## ACTION ITEM
Would you please copy all of the data exactly, skipping the images?

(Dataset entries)
^^^^

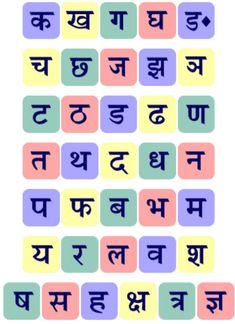 For kids learning Hindi Letter Flashcards, Printable Alphabet Worksheets, Alphabet Charts, Alphabet Tracing, Lkg Worksheets, Hindi Worksheets, Letters For Kids, Alphabet For Kids, Alphabet Sounds Song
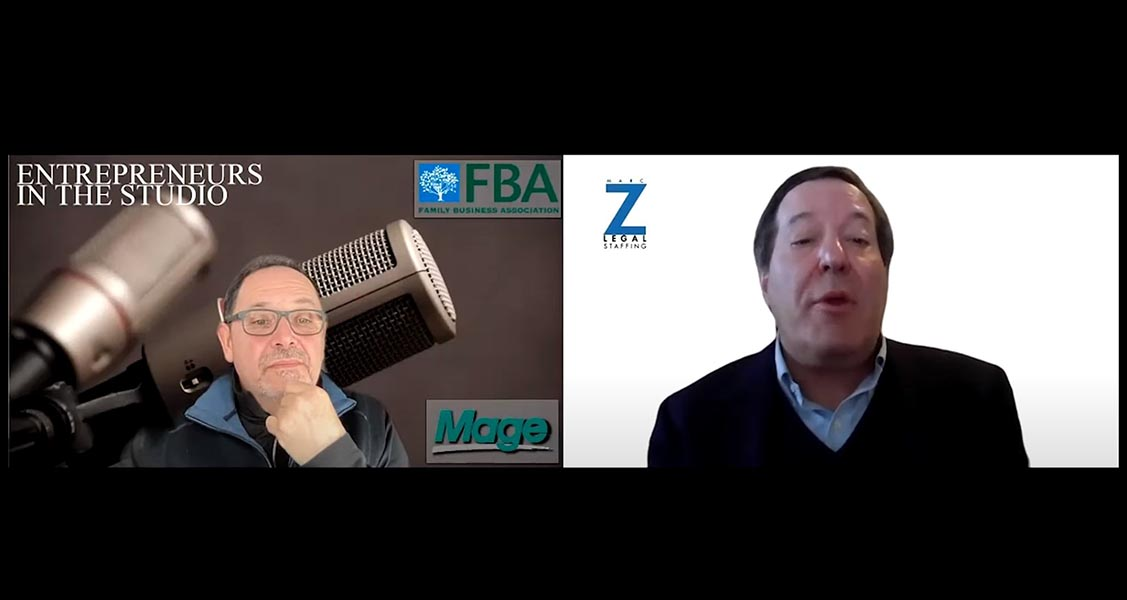 """""""Planning For Reopening: Support Staff & When Should They Return"""" w/ Marc Z of Marc Z Legal Staffing"""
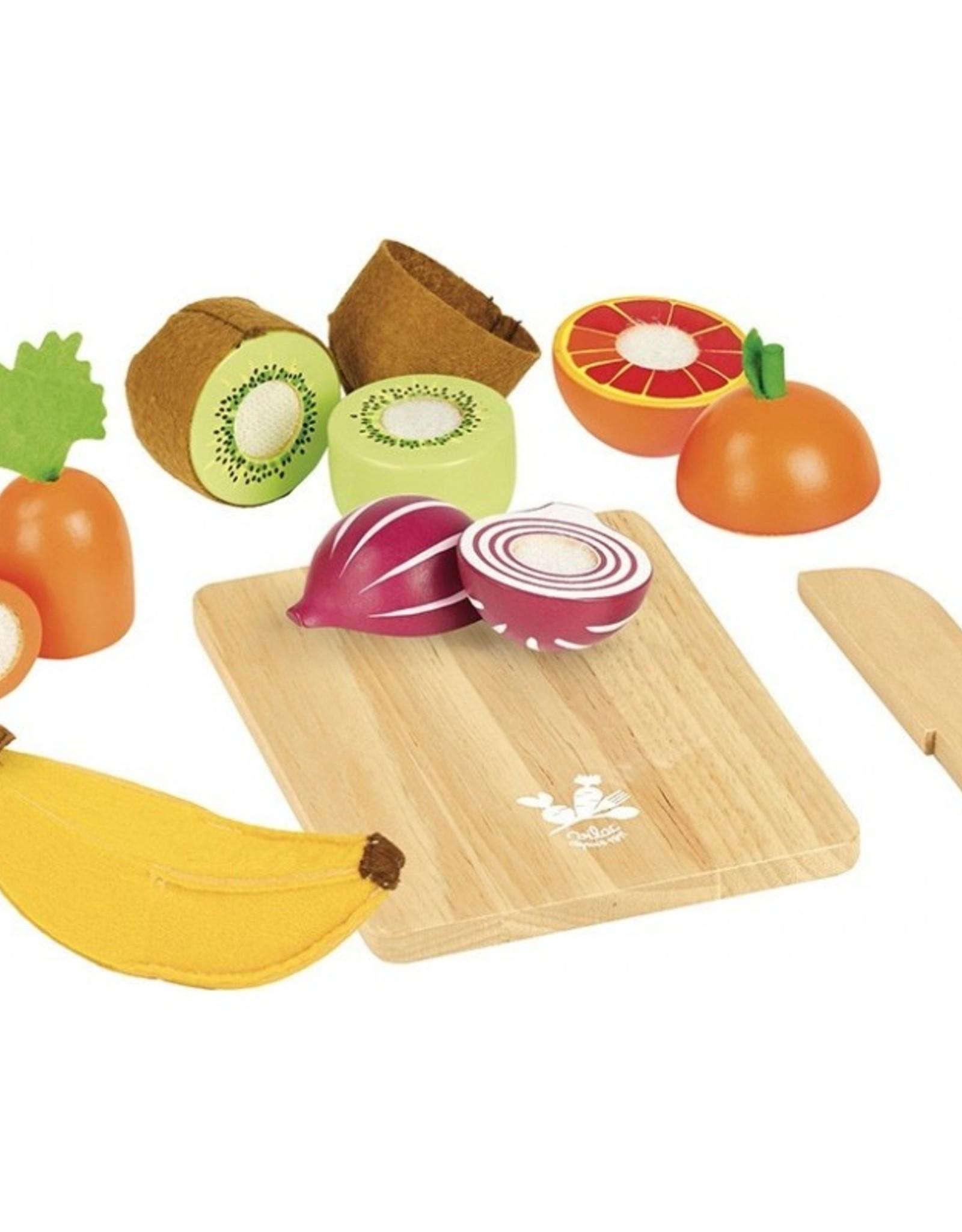 Vilac Fruits et légumes à découper - Jour du Marché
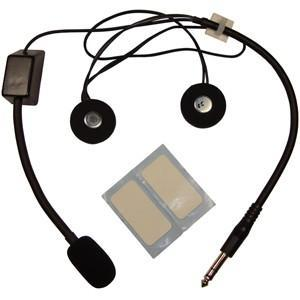 Terraphone Open Face helmet intercom kit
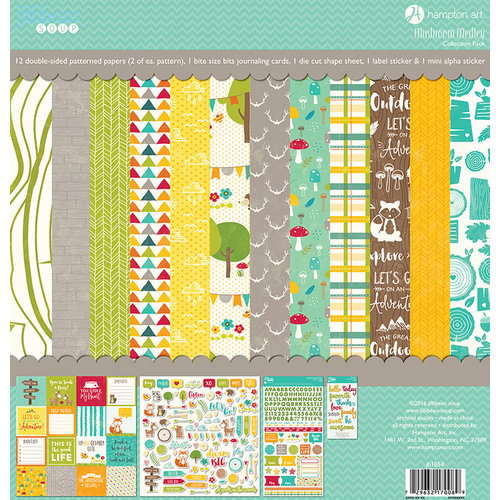Jillibean Soup - Mushroom Medley Collection - 12 x 12 Collection Pack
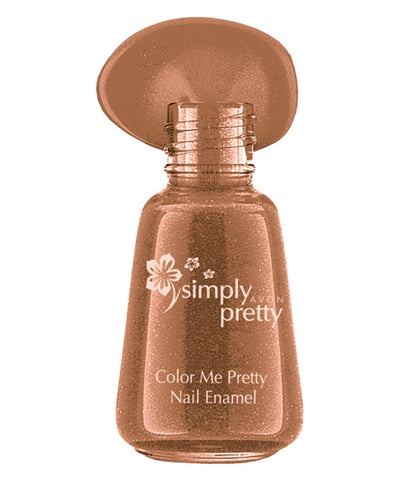 Avon SP Restage 4Q11 Nail Color Me Pretty Coffee Bean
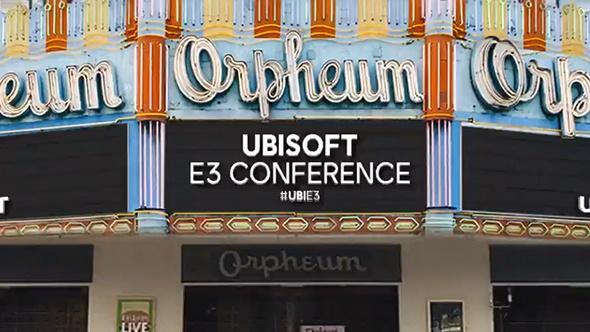 ubisoft-e3-2018-conference GamersRD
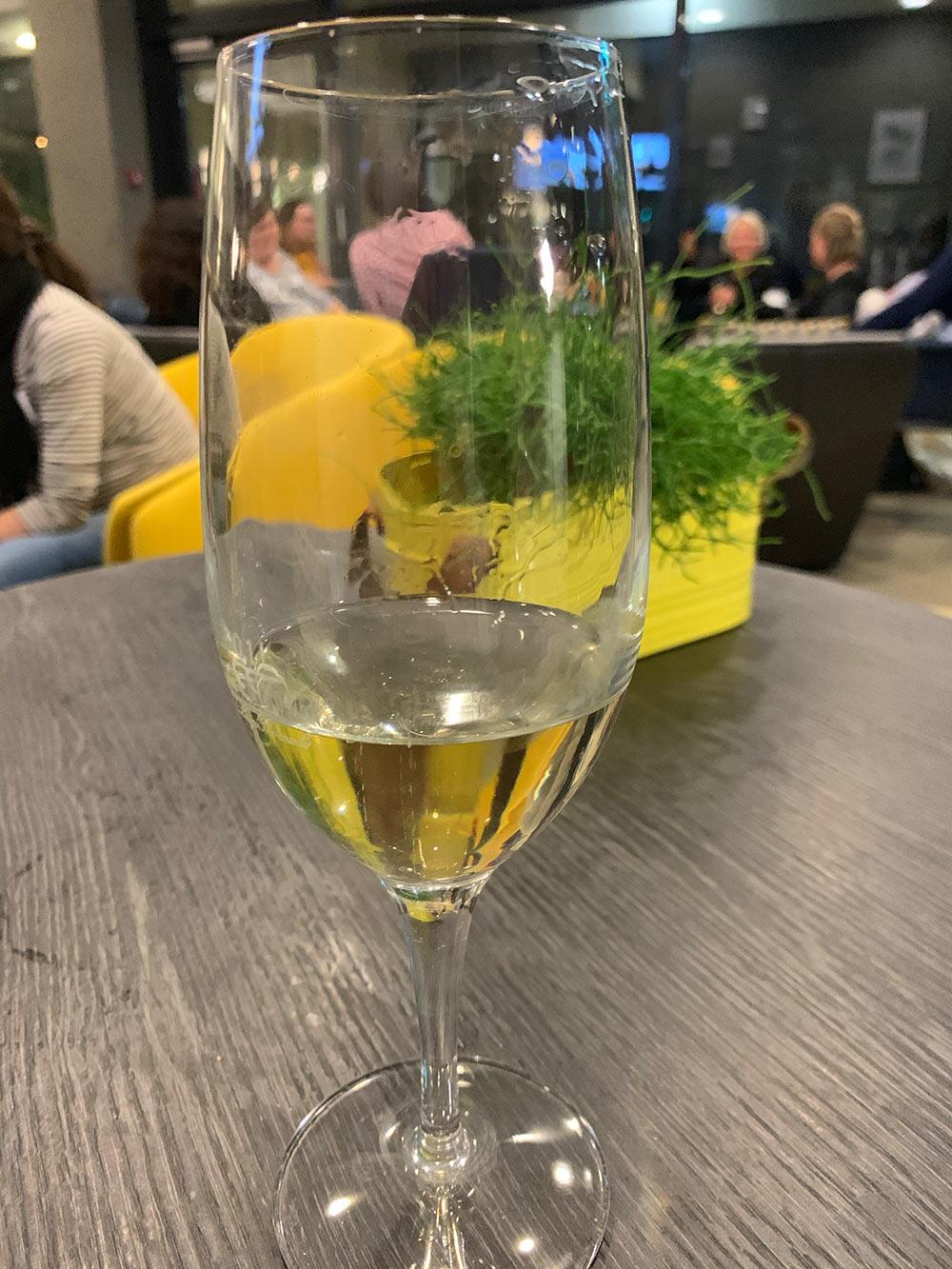 swissblogfamily 2019 59 - 4. Swiss Blog Family 2019 Event - Blogger Kongress in Zürich – Mein Rückblick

^^^^

## FINISHED TASK
 For kids learning Hindi Letter Flashcards, Printable Alphabet Worksheets, Alphabet Charts, Alphabet Tracing, Lkg Worksheets, Hindi Worksheets, Letters For Kids, Alphabet For Kids, Alphabet Sounds Song
 """""""Planning For Reopening: Support Staff & When Should They Return"""" w/ Marc Z of Marc Z Legal Staffing"""
 Vilac Fruits et légumes à découper - Jour du Marché
 Terraphone Open Face helmet intercom kit
Jillibean Soup - Mushroom Medley Collection - 12 x 12 Collection Pack
 Avon SP Restage 4Q11 Nail Color Me Pretty Coffee Bean
 ubisoft-e3-2018-conference GamersRD
 swissblogfamily 2019 59 - 4. Swiss Blog Family 2019 Event - Blogger Kongress in Zürich – Mein Rückblick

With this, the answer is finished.